● FUENTE:
-------------------------

La vocación más auténtica y profunda de la  familia: acompañar a cada uno de sus componentes en el camino de  descubrimiento de Dios.


En el Evangelio no encontramos discursos sobre la familia, sino un  acontecimiento que vale más que cualquier palabra: Dios quiso nacer y crecer en  una familia humana. De este modo, la consagró como camino primero y ordinario  de su encuentro con la humanidad.


En su vida transcurrida en Nazaret, Jesús honró a la Virgen María y al justo José,  permaneciendo sometido a su autoridad durante todo el tiempo de su infancia y  su adolescencia (cf. Lc 2, 51-52). Así puso de relieve el valor primario de la  familia en la educación de la persona. María y José introdujeron a Jesús en la  comunidad religiosa, frecuentando la sinagoga de Nazaret. Con ellos aprendió a  hacer la peregrinación a Jerusalén, como narra el pasaje evangélico que la liturgia  de hoy propone a nuestra meditación. Cuando tenía doce años, permaneció en el  Templo, y sus padres emplearon tres días para encontrarlo. Con ese gesto les  hizo comprender que debía «ocuparse de las cosas de su Padre», es decir, de la  misión que Dios le había encomendado (cf. Lc 2, 41-52).

-------------------------

● INFORMACIÓN PROPORCIONADA:

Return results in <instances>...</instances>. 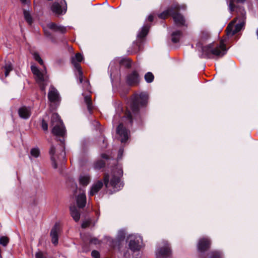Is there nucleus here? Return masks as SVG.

-------------------------

● EJERCICIO PROPUESTO A: Según el texto sobre la familia, ¿cuántos días emplearon los padres de Jesús para encontrarlo en el Templo?
● EJERCICIO PROPUESTO B: Prosigue el texto sobre la familia a partir de su última oración.

● RESPUESTA FINAL A: Tres días.

● RESPUESTA FINAL B:
Este episodio evangélico revela la vocación más auténtica y profunda de la  familia: acompañar a cada uno de sus componentes en el camino de  descubrimiento de Dios y del plan que ha preparado para él. María y José  educaron a Jesús ante todo con su ejemplo: en sus padres conoció toda la belleza  de la fe, del amor a Dios y a su Ley, así como las exigencias de la justicia, que  encuentra su plenitud en el amor (cf. Rm 13, 10). De ellos aprendió que en  primer lugar es preciso cumplir la voluntad de Dios, y que el vínculo espiritual  vale más que el de la sangre.

La Sagrada Familia de Nazaret es verdaderamente el «prototipo» de toda familia  cristiana que, unida en el sacramento del matrimonio y alimentada con la Palabra  y la Eucaristía, está llamada a realizar la estupenda vocación y misión de ser  célula viva no sólo de la sociedad, sino también de la Iglesia, signo e instrumento  de unidad para todo el género humano.  Invoquemos ahora juntos la protección de María santísima y de san José sobre  todas las familias, especialmente sobre las que se encuentran en dificultades.

Que ellos las sostengan, para que resistan a los impulsos disgregadores de cierta  cultura contemporánea, que socava las bases mismas de la institución familiar.  Que ellos ayuden a las familias cristianas a ser, en todo el mundo, imagen viva  del amor de Dios.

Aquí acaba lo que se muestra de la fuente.